Ia menempuh pendidikan di Fakultas Ekonomi Universitas Trisakti dan mulai mengenal dunia pasar modal semasa kuliah.
Pengalaman investasi pertamanya dimulai melalui saham PT Bank Ficorinvest. Benny menyelesaikan studi pada 1995.
Ayahnya, Handoko Tjokosaputro, sempat mendorongnya menekuni bisnis riil seperti pengelolaan Keris Gallery hingga sektor properti karena menganggap perdagangan saham memiliki risiko tinggi.
Namun minatnya pada pasar modal tetap berlanjut hingga kemudian dikenal sebagai salah satu penggerak harga saham di bursa.
Perjalanan Hanson International
Benny Tjokro kemudian melanjutkan pengelolaan usaha keluarga melalui perusahaan Hanson International.
Perusahaan tersebut berawal dari PT Mayer Textile Industri Indonesia yang berdiri pada 1971 dan bergerak di industri tekstil.
Perusahaan itu melantai di bursa saham pada Oktober 1990 dengan kode MYRX.
Setelah krisis moneter 1998, arah bisnis perusahaan diubah dengan fokus baru pada sektor properti.
Dalam perjalanannya, Hanson beberapa kali melakukan perubahan strategi usaha yang mencakup sektor tekstil, energi, mineral, batu bara hingga properti.

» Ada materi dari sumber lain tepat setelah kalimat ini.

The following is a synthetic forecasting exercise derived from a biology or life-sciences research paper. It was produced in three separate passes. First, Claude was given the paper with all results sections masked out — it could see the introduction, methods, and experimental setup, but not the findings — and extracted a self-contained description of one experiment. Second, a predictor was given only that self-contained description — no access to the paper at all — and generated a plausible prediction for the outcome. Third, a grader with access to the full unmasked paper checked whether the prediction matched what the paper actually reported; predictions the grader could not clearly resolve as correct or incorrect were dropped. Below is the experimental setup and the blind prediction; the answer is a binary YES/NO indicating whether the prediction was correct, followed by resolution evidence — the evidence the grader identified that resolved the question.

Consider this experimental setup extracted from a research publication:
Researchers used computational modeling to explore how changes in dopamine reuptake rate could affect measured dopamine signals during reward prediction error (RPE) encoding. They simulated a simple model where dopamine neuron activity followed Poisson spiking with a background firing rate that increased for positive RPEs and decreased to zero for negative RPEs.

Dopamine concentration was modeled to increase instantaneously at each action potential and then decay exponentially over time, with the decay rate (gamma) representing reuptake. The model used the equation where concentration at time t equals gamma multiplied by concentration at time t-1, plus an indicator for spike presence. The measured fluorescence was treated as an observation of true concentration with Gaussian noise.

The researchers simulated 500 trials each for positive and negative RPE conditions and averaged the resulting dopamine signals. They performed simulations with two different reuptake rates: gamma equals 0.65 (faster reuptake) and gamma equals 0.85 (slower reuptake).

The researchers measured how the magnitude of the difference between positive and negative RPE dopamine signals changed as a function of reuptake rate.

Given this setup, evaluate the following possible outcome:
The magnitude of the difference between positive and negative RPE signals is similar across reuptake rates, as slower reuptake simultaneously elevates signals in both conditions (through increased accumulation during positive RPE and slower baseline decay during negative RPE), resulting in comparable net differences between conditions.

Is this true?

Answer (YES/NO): NO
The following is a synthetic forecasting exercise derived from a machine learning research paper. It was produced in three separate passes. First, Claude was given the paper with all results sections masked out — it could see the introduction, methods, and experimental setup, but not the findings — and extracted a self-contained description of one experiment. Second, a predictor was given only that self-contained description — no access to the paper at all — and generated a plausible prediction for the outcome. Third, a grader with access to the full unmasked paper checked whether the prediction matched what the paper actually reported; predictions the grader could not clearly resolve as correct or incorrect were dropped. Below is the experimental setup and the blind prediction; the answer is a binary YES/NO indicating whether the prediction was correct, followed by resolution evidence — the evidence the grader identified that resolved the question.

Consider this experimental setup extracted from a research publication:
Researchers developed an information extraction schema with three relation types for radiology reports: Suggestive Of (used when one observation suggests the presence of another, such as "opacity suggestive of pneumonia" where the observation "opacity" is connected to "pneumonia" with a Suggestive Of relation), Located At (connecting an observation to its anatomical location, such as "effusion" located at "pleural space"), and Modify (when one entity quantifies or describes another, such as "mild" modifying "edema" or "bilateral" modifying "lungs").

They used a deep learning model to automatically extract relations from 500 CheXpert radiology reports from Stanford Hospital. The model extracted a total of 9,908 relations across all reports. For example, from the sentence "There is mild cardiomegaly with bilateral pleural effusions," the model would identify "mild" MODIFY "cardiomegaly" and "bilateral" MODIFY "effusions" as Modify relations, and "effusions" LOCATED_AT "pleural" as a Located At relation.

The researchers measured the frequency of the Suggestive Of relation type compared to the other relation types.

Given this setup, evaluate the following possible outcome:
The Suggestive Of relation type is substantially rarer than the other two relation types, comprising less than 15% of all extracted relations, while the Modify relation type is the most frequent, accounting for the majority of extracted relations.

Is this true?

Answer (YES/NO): YES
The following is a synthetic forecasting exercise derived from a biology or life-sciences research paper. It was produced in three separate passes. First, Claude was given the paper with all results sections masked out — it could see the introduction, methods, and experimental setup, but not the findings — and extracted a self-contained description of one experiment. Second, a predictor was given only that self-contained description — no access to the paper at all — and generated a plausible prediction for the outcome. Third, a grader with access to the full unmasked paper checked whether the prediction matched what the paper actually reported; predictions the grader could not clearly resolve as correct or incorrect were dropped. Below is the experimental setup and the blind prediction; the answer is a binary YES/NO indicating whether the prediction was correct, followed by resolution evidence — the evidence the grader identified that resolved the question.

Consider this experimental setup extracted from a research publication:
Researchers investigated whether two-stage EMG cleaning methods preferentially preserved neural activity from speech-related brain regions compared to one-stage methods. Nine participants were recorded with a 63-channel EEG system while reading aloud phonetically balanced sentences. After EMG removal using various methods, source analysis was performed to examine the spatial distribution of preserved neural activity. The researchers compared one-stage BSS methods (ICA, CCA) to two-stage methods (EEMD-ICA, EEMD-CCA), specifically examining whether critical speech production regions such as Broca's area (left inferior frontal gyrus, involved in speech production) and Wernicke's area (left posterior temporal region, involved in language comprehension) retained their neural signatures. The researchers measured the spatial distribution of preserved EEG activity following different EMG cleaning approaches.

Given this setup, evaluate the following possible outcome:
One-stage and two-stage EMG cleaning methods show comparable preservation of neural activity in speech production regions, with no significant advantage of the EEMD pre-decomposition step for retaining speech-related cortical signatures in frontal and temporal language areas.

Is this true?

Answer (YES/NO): NO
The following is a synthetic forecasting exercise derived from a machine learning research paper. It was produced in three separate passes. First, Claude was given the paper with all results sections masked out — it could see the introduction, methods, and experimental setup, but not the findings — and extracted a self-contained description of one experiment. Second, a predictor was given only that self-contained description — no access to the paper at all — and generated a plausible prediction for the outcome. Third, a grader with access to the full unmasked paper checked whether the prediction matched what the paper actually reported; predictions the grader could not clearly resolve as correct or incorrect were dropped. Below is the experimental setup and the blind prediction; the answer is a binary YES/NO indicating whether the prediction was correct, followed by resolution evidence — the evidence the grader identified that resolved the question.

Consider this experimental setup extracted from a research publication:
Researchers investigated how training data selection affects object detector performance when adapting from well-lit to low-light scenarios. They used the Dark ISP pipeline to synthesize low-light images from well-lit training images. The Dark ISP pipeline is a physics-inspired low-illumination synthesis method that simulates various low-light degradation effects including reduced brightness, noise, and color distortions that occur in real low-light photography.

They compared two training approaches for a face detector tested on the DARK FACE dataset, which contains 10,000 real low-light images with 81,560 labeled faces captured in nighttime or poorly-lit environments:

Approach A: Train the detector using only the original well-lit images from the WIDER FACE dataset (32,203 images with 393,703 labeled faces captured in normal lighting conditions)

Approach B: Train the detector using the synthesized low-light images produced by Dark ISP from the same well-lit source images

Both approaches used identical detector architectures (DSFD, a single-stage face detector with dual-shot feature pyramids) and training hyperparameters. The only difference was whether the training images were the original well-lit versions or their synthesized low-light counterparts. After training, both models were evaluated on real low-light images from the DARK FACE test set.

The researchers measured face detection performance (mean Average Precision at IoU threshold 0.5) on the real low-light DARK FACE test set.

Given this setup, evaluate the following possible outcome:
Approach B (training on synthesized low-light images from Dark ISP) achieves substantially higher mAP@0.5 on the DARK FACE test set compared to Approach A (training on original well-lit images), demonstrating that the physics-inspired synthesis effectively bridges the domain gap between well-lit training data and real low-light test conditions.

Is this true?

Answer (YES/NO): NO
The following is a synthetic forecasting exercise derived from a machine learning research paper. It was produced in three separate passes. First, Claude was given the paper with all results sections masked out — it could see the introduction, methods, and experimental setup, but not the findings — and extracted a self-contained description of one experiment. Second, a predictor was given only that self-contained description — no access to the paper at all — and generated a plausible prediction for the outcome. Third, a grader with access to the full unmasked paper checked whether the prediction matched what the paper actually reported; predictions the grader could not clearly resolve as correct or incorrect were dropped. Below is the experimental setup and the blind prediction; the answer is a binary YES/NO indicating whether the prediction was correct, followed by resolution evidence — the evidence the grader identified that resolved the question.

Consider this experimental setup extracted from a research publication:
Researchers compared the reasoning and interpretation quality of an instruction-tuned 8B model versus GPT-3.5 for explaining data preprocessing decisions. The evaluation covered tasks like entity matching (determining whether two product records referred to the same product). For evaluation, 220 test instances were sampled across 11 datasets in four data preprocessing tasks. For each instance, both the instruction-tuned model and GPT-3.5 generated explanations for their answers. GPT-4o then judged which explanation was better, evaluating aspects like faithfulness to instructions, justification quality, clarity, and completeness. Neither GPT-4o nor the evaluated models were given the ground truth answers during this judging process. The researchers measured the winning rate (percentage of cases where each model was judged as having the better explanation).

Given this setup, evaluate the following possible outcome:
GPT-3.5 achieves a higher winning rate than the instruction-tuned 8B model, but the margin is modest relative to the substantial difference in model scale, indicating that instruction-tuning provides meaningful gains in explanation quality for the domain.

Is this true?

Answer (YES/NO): NO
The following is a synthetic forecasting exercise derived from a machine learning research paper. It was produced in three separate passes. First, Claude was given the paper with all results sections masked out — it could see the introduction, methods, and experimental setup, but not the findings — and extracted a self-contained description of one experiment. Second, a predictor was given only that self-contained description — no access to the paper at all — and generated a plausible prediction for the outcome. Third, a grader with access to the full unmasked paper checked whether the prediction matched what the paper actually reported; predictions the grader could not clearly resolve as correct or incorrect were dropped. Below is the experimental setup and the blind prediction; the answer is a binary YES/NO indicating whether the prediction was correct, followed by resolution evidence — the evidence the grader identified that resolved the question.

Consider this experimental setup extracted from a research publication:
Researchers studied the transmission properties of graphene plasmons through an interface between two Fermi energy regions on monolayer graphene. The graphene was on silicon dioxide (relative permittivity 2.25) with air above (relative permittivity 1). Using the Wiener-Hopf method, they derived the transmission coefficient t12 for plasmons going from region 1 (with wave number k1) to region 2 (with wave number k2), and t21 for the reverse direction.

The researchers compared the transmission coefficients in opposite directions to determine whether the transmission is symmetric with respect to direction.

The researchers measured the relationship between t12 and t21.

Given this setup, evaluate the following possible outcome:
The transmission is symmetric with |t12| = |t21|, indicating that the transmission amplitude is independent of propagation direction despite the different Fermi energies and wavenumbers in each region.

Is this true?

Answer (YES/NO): YES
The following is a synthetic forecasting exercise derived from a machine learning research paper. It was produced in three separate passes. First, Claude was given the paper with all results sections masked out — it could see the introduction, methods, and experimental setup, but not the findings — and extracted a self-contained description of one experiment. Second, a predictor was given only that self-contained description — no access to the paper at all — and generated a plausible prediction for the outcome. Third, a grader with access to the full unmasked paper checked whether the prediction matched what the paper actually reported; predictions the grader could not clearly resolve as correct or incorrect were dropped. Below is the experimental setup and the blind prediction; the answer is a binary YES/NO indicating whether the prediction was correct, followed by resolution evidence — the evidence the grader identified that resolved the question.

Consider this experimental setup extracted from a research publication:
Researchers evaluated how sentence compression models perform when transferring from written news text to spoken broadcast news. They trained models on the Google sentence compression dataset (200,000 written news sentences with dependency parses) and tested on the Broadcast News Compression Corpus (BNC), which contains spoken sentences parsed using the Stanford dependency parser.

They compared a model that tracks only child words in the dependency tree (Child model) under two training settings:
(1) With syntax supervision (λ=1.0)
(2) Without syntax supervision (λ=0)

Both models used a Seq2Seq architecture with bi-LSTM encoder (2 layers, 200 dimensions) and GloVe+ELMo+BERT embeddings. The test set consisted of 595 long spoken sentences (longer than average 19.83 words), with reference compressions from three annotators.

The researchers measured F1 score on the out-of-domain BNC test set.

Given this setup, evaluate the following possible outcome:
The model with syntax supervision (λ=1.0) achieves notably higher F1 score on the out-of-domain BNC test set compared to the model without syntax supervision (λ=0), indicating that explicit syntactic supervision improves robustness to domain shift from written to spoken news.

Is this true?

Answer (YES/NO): NO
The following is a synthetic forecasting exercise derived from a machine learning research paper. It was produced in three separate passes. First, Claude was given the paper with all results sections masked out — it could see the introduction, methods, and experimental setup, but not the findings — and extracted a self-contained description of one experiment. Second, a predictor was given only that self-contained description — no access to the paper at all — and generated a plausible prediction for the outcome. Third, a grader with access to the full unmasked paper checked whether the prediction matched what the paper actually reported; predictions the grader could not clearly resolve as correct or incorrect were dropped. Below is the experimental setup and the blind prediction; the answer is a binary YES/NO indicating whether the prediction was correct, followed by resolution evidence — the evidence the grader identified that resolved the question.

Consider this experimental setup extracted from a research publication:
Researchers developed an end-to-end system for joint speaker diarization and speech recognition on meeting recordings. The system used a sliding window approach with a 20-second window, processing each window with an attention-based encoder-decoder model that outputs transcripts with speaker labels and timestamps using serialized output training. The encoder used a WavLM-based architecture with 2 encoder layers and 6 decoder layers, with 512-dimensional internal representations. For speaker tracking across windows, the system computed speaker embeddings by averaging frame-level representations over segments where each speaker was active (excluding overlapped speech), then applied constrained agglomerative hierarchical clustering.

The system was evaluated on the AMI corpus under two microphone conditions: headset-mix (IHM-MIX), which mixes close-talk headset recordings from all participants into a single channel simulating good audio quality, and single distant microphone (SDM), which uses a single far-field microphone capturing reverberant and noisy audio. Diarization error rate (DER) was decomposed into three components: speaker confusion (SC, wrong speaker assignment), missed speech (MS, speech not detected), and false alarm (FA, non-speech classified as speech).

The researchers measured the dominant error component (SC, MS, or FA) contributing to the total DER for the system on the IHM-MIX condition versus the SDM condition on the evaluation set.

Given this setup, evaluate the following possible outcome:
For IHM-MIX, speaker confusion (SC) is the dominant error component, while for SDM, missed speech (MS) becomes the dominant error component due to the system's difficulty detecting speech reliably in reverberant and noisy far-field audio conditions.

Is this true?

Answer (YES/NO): NO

Perjalanan Bisnis yang Berujung Skandal
Majalah Forbes sempat menempatkan Benny Tjokro dalam daftar orang terkaya Indonesia pada 2018 dengan kekayaan sekitar US$670 juta.
Namun perjalanan bisnis tersebut kemudian tercoreng setelah terungkapnya skandal investasi yang melibatkan saham MYRX.
Kasus itu mencuat setelah investasi Jiwasraya dan Asabri tercatat pada saham perusahaan tersebut meskipun kinerjanya tidak didukung fundamental yang kuat.
Belakangan diketahui bahwa Hanson International menghimpun dana dari masyarakat sejak 2016 melalui skema yang menyerupai produk simpanan dengan bunga hingga 12 persen per tahun.
Skema tersebut memicu perhatian OJK karena perusahaan di luar sektor keuangan tidak memiliki izin untuk menghimpun dana masyarakat.
Tekanan terhadap perusahaan semakin besar ketika Bursa Efek Indonesia menghentikan perdagangan saham MYRX pada 16 Januari 2020.
Tidak lama setelah itu, Pengadilan Niaga Jakarta menyatakan Hanson International pailit pada 12 Agustus 2020 akibat gagal memenuhi kewajiban pembayaran utang.